**Text:**
--- START ---
Depression during adolescence is a significant public health issue, the impact of which is felt by young people and their families for months and sometimes years. It destabilizes life at home, at school and with friends and interrupts a significant period of brain development.  Depression is twice as common in adolescents as it is in younger children and is a significant predictor of the likelihood of becoming depressed again as an adult.  50% of all lifetime mental illness starts by age 14 and 75% starts by mid-twenties. While the majority of adolescents with depression do recover, the challenge for mental health professionals working with young people is to help them to do that as quickly as possible.

Age of Onset for Lifetime Mental Disorder

Despite the need for effective treatments, studies have shown that the majority of young people receiving ‘usual care’ in community services did not show clinical improvement and remission rates in community services for young people receiving the best treatment remains at 30-50%. NICE guidelines recommend three psychological therapies to treat an episode of moderate to severe depression during adolescence: Cognitive Behavioural Therapy (CBT), Interpersonal Psychotherapy for Adolescents (IPT-A) and Psychodynamic Psychotherapy.  Recent reviews and meta-analyses identify CBT and IPT-A as the two most efficacious evidence-based treatments for this condition (Zhou et al 2015).

Improving access to these evidence based treatments for young people with mental health problems is a core principle of the Children and Young People’s Improving Access to Psychological Therapies (CYP IAPT) programme in England.  Over the last five years, hundreds of therapists across the country have been trained in a range of evidence based approaches for common mental health problems, such as depression and anxiety.

Cover Defeating Teenage Depression

Interpersonal Psychotherapy for Adolescents (IPT-A) is relatively new as a treatment for depression in adolescence in the UK, but is becoming more widely used because of its successful focus on the relationship issues that are so common for young people with depression.  IPT-A helps to sort out the inevitable problems that develop with other people when young people are depressed. The basic aim is to help young people to understand how depression and problems with other people are connected and to disentangle them through better self and other-awareness and communication.  This approach is the focus of a newly published book called Defeating Teenage Depression - Getting There Together, which offers step by step guidance for young people, their families and therapists on how to use this effective treatment.

The Focus of IPT-A

IPT-A is organized around four main interpersonal problem areas, which capture common problems for many young people with depression. Often these themes overlap in a young person’s experience, but rather than trying to tackle everything at once and risk feeling overwhelmed, IPT-A helps to prioritize one problem area, in the knowledge than sorting out one part of the puzzle often indirectly helps other areas of life too. The four IPT-A problem areas are:

  • Adjusting to important change you are unhappy about e.g. families splitting up, breaking up with a boyfriend or girlfriend, changing schools and adjusting to a physical health problem;
  • Not getting on with someone who is important in your life e.g. fights with parents, friends or the person you are dating. It can also include not talking to someone close to you, like a brother or sister;
  • When someone close dies e.g. a parent or grandparent or friend dying;
  • When it is difficult to make or keep friend e.g. not having many friends, finding it difficult to talk to other people or falling out with people again and again.

Colour Coded Symptom Wall
Colour Coded Symptom Wall

Unlike some other psychological therapies, IPT-A explicitly conceptualizes depression as an illness that requires treatment. The initial sessions of IPT-A involve making a detailed assessment of current symptoms and agreeing an explicit and informed diagnosis.
--- END ---
**Data excerpt:**
--- START ---
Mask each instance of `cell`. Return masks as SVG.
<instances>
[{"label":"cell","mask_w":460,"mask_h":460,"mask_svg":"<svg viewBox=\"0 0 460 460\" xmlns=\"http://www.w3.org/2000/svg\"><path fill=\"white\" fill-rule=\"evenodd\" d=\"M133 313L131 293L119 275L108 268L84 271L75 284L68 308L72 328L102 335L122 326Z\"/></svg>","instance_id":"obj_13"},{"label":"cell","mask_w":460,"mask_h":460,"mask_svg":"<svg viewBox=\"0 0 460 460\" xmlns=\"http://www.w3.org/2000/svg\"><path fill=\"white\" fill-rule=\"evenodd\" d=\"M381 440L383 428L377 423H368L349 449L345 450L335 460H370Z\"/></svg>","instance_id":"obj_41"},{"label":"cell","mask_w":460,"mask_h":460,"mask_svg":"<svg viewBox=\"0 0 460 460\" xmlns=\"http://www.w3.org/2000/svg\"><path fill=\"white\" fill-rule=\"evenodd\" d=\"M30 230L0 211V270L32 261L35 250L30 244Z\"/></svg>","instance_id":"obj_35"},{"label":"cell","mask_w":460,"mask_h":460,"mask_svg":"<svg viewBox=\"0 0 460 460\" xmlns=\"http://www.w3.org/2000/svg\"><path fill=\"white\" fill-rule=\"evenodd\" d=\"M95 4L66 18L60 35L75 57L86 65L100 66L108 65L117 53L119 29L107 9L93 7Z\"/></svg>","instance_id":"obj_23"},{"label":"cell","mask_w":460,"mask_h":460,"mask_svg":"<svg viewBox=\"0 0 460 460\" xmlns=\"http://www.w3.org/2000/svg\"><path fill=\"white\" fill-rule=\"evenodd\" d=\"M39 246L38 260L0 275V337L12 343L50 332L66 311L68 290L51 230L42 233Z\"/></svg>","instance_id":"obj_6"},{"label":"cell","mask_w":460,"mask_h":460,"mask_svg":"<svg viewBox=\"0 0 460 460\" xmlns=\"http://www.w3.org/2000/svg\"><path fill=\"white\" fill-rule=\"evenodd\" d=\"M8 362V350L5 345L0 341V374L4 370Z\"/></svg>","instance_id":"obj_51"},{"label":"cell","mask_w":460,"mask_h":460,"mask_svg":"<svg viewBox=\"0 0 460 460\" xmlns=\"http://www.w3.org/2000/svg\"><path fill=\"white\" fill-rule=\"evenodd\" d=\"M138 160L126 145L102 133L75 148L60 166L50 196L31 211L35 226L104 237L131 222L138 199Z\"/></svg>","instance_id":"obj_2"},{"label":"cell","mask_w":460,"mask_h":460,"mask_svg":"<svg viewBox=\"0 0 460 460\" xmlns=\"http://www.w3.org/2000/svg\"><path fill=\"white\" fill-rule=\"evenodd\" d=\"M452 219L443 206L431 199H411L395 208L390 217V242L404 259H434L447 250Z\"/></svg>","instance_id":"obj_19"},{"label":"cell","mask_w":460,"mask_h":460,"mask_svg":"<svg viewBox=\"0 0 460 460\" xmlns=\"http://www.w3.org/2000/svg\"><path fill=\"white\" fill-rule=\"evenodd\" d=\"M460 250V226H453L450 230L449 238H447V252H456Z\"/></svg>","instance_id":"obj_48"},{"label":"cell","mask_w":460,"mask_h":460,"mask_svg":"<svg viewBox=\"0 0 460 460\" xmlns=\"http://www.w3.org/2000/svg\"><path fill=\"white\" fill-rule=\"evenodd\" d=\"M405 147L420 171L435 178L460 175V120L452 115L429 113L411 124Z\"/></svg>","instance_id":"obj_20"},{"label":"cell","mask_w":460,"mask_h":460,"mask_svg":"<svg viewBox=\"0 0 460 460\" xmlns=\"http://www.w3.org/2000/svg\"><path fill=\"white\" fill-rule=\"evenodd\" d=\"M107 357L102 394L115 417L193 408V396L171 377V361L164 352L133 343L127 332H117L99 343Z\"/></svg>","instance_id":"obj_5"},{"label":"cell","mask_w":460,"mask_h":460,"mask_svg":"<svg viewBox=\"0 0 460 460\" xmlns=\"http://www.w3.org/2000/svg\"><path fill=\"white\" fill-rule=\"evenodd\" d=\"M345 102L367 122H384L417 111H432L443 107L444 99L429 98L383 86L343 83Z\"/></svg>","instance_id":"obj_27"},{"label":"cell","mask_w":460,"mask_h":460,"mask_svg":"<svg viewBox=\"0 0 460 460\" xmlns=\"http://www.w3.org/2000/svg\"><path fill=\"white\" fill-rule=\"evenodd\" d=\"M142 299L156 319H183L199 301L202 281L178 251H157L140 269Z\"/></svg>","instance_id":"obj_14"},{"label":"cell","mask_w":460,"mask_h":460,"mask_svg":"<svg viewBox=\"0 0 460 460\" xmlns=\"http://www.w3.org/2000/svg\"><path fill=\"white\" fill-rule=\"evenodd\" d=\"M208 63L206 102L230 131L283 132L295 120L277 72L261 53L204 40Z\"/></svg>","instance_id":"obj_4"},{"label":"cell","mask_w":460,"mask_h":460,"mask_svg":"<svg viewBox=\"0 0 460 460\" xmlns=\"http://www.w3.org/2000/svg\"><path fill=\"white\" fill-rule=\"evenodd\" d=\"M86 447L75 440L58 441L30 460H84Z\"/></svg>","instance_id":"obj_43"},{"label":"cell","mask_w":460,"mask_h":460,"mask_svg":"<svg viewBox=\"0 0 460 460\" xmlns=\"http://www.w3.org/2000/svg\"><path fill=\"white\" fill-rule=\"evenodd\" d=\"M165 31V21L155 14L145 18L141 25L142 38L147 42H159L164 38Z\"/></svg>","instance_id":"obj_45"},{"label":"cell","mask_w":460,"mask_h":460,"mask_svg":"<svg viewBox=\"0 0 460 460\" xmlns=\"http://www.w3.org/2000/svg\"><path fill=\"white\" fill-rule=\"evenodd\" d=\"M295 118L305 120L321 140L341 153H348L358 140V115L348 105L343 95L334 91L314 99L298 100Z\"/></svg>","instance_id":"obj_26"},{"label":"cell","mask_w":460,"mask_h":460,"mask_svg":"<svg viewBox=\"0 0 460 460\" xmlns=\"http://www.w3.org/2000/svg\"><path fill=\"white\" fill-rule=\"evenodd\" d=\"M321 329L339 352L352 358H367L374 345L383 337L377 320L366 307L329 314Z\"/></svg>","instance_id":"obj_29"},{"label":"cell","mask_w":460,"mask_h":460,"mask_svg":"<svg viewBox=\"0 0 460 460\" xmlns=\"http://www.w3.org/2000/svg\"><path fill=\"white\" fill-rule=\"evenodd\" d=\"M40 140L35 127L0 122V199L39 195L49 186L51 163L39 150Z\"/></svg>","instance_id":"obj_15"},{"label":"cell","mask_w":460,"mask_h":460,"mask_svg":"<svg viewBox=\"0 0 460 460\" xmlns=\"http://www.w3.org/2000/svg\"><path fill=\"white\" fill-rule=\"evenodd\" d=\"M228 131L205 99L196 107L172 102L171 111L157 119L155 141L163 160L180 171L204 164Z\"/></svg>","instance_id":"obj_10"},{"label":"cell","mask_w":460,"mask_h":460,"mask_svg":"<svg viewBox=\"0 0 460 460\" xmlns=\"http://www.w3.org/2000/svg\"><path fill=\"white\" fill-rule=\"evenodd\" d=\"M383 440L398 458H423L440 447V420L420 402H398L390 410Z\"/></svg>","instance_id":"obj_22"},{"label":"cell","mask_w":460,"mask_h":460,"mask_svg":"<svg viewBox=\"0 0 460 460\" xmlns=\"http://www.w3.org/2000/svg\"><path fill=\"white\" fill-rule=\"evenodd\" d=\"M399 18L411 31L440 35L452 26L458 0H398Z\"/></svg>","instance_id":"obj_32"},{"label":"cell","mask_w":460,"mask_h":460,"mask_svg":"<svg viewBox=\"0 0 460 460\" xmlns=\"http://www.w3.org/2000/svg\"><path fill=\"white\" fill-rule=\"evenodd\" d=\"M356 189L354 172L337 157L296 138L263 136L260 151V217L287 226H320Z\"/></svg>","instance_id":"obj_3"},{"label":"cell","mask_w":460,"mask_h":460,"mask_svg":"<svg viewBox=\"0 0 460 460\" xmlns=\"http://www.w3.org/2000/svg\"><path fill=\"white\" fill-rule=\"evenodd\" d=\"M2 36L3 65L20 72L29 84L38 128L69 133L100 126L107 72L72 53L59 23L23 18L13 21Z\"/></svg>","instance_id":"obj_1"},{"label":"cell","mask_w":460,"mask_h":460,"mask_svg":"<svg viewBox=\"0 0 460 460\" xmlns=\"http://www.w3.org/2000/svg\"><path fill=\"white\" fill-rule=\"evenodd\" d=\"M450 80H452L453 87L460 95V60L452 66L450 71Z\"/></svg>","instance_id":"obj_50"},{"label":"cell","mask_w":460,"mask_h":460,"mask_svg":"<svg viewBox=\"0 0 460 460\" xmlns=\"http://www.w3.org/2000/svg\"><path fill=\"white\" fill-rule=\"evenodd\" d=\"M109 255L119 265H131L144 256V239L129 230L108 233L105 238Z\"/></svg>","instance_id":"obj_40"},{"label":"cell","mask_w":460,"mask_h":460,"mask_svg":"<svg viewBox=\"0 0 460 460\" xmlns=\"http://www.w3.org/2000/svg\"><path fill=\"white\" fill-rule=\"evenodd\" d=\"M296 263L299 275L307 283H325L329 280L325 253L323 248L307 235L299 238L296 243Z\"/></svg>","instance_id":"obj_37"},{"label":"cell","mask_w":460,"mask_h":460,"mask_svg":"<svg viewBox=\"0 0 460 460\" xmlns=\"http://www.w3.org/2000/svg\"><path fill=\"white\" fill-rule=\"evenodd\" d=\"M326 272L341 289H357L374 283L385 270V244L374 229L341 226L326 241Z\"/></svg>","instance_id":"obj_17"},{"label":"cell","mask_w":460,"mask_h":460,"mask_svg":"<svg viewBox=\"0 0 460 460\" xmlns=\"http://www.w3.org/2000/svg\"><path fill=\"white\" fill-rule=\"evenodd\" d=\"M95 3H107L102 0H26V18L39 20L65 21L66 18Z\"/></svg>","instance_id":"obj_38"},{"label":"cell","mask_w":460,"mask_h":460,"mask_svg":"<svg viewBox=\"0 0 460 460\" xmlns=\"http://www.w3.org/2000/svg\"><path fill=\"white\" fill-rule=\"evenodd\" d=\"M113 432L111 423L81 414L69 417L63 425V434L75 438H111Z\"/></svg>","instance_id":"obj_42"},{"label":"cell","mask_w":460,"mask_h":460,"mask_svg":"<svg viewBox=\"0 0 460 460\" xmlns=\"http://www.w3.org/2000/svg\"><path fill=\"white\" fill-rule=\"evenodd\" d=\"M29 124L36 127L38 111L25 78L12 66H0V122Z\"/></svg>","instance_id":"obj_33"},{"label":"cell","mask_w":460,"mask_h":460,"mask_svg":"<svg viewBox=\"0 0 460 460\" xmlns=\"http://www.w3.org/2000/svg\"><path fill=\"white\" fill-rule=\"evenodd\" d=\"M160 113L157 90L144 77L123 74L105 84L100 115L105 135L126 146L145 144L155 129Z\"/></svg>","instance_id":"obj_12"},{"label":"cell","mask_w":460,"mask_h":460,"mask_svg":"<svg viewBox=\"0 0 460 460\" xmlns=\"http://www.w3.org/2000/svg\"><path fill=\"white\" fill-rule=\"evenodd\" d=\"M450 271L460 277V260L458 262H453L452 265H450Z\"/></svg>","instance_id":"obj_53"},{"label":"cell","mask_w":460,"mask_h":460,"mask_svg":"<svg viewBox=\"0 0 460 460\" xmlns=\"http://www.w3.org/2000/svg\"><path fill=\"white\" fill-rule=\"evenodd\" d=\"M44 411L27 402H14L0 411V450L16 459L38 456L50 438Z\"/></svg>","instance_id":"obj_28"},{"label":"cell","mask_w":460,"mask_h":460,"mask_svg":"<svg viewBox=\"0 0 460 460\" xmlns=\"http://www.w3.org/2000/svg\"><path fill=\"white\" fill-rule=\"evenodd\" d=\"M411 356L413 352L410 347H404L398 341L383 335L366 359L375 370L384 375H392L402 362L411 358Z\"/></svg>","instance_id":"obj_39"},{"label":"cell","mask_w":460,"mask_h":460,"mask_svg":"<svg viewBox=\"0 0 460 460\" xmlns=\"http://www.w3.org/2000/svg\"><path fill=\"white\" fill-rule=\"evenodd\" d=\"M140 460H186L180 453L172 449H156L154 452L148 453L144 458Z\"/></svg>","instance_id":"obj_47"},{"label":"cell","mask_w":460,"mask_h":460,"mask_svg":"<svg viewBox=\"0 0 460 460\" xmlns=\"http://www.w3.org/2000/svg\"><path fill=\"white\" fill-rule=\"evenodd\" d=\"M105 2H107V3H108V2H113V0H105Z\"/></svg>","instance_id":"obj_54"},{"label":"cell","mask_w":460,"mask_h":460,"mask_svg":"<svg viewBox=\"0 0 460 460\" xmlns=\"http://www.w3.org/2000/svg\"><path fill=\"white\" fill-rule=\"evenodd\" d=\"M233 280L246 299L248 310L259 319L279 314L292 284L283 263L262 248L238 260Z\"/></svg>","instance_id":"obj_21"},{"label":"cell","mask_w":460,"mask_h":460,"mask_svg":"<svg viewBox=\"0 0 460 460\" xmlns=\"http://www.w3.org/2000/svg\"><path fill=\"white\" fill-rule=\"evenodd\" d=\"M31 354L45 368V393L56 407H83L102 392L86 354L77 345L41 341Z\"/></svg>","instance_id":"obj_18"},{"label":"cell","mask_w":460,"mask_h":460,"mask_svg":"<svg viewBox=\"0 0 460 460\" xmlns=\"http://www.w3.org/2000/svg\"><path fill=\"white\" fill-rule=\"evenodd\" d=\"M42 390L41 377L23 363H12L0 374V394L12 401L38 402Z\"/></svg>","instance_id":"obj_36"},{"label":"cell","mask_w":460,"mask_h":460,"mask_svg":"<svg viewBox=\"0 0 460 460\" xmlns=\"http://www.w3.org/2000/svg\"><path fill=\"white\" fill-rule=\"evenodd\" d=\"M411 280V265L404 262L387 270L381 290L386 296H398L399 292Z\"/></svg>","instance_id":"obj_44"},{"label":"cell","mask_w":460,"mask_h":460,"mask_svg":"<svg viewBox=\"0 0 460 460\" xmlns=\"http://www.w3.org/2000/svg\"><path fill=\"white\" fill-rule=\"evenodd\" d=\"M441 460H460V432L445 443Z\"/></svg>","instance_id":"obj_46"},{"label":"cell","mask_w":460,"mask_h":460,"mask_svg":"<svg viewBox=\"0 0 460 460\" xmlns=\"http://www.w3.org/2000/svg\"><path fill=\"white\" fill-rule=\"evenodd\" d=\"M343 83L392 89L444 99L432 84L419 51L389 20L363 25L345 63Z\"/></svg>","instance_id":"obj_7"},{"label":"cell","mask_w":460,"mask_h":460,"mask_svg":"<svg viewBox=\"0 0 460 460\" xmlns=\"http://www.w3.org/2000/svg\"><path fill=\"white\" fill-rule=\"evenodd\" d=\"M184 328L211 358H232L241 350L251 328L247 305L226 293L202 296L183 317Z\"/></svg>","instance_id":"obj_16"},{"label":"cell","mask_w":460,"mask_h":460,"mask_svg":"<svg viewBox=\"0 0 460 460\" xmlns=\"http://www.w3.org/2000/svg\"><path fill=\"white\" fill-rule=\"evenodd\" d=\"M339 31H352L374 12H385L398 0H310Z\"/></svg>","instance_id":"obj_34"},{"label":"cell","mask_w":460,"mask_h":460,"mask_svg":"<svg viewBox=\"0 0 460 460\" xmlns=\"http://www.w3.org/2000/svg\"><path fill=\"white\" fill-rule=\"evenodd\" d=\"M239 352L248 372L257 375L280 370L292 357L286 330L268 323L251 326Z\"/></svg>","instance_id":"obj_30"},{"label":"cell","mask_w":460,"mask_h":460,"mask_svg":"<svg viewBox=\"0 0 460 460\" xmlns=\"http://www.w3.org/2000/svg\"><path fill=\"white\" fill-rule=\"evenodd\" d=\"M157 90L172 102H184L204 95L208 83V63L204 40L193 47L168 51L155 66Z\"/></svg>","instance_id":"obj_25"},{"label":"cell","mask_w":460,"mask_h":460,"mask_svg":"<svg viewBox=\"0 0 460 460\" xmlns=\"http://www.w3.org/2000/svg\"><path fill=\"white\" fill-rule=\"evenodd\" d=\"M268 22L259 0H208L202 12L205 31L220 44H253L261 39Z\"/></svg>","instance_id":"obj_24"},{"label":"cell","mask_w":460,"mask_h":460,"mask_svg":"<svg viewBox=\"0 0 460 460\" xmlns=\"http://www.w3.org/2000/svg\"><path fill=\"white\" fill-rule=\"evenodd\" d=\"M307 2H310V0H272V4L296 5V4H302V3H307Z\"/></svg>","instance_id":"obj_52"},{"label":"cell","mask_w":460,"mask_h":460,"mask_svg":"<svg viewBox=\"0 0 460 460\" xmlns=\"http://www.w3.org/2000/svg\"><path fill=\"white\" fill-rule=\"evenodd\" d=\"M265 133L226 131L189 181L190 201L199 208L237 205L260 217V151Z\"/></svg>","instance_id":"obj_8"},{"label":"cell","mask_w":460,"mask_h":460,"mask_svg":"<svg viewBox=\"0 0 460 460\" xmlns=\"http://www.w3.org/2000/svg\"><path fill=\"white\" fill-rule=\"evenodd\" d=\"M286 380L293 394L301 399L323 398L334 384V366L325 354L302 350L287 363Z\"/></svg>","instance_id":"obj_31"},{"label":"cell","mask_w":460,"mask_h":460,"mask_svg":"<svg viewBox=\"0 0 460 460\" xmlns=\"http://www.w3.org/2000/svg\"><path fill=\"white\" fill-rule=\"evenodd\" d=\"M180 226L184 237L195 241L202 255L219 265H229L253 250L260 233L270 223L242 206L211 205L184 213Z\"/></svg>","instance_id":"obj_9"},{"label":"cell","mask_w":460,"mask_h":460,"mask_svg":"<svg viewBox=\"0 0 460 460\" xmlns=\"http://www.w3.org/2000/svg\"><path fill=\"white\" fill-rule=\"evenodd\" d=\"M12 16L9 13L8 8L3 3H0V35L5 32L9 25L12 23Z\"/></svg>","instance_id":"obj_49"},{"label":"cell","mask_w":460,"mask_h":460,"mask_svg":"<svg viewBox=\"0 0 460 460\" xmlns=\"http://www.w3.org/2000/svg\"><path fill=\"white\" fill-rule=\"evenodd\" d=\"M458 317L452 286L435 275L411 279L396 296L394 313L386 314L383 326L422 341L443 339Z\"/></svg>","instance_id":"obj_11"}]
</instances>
--- END ---
**Task instructions:**
(A) Answer these questions from the text on teenage depression.
(i) How much more common is depression in adolescents than in younger children?
(ii) Which two treatments do recent reviews and meta-analyses identify as the most efficacious for depression in adolescence?
(iii) Around how many main interpersonal problem areas is IPT-A organized?
(B) Retype part of the text on teenage depression, starting at the words "Cover Defeating Teenage" and stopping after "this effective treatment.".
(C) Extend the text on teenage depression past its final sentence.

**Expected responses:**
(A)
(i) Twice as common.
(ii) Cognitive Behavioural Therapy (CBT) and Interpersonal Psychotherapy for Adolescents (IPT-A).
(iii) Four.

(B)
Cover Defeating Teenage Depression

Interpersonal Psychotherapy for Adolescents (IPT-A) is relatively new as a treatment for depression in adolescence in the UK, but is becoming more widely used because of its successful focus on the relationship issues that are so common for young people with depression.  IPT-A helps to sort out the inevitable problems that develop with other people when young people are depressed. The basic aim is to help young people to understand how depression and problems with other people are connected and to disentangle them through better self and other-awareness and communication.  This approach is the focus of a newly published book called Defeating Teenage Depression - Getting There Together, which offers step by step guidance for young people, their families and therapists on how to use this effective treatment.

(C)
In order to decide which problem area is best to focus on in IPT-A, the young person is supported to become an expert in his or her own depression and to trace the impact of the symptoms in their current relationships.  Alongside knowing about common experiences of depression, it is important for young people to identify the specifics of their own personal experience.  Early in the process they are invited to visually depict their symptoms of depression by colour coding a ‘symptom wall’, as illustrated above.  A traffic light system is used to create a picture of the young person’s experience of depression. Red, amber and green are used to show the significance of each symptom. Focusing on the preceding two weeks, red marks the symptoms that bother the young person most, amber marks those that bother the young person some of the time and green marks those that don’t bother the young person much or at all.  Space is also left for the young person to add details not included in the list.

The wall is updated at regular intervals during therapy to track the progress that is being made and identify areas for additional targetted attention.  

IPT-A takes a ‘no blame’ approach: depression is real, not the young person’s fault and has consequences in a number of areas of life, including with family and friends and at school.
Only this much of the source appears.